• _Your task_: Look below. Copy each line that has "name" in it.

Stored data:
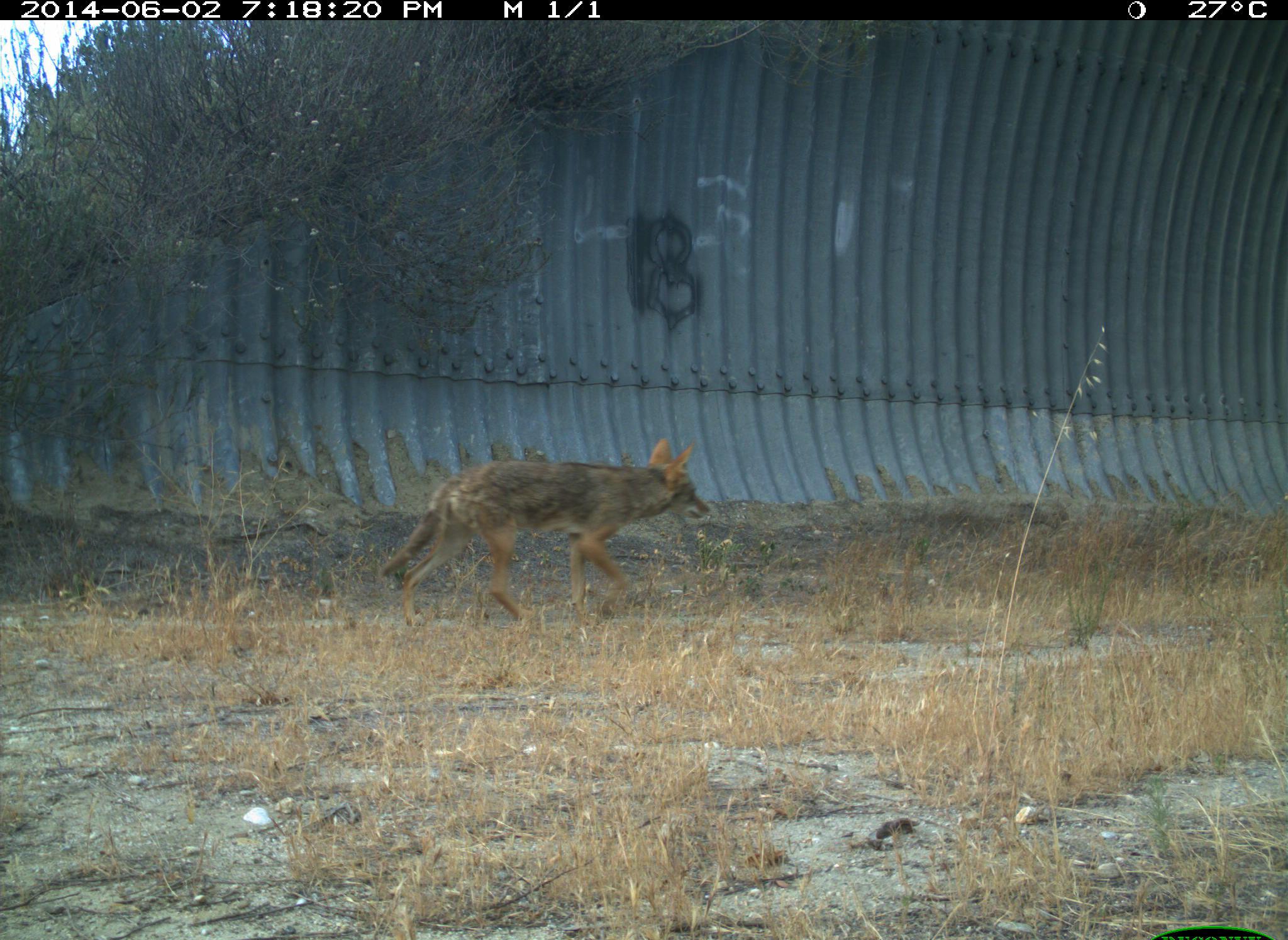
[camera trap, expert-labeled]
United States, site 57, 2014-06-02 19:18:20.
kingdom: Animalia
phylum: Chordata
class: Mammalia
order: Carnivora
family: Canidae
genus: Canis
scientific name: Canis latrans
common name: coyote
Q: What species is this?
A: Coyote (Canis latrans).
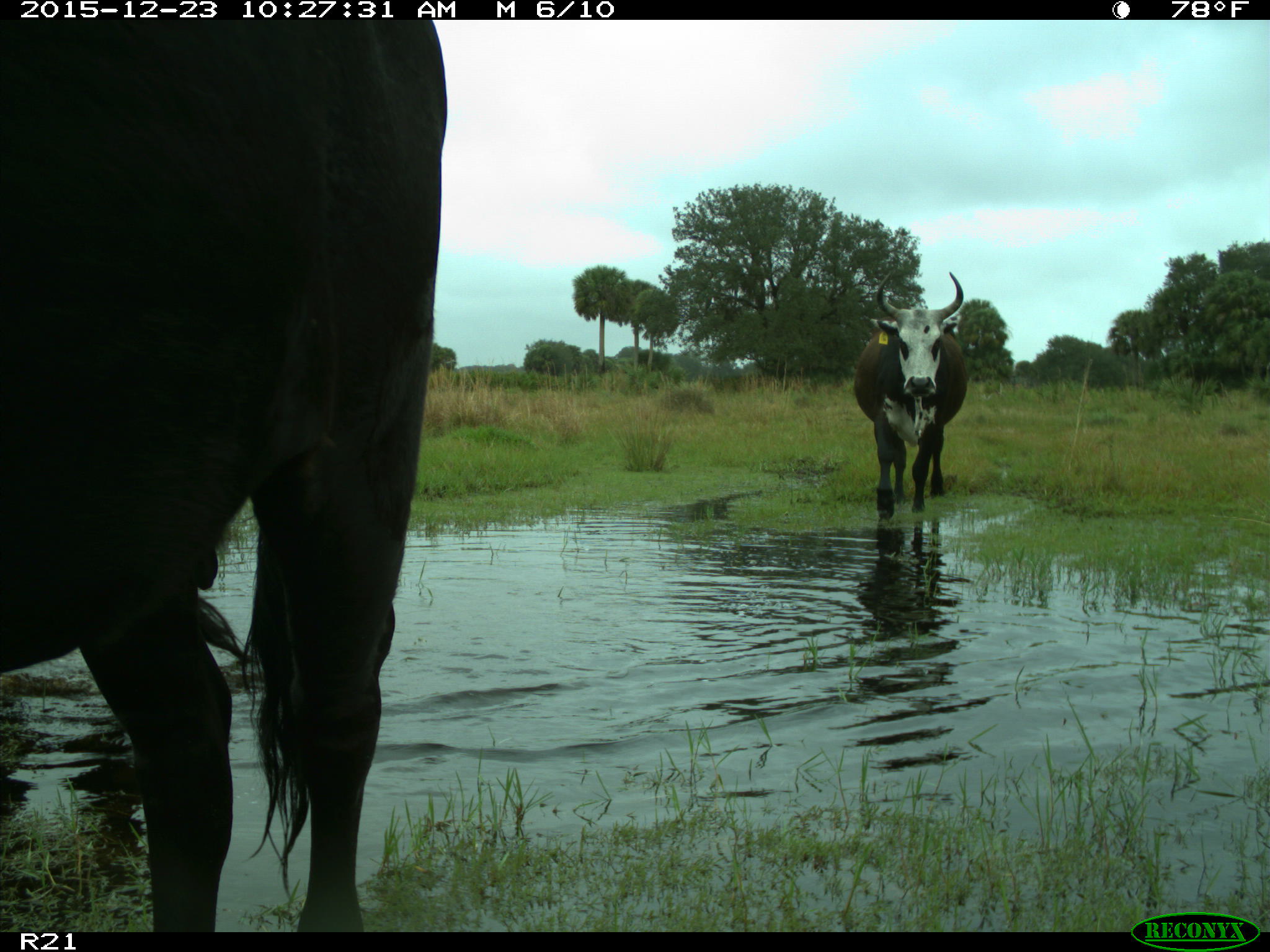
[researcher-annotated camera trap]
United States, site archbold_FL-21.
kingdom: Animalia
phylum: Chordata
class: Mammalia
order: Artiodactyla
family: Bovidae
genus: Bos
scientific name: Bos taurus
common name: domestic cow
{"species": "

• _Result_:
scientific name: Canis latrans
common name: coyote
scientific name: Bos taurus
common name: domestic cow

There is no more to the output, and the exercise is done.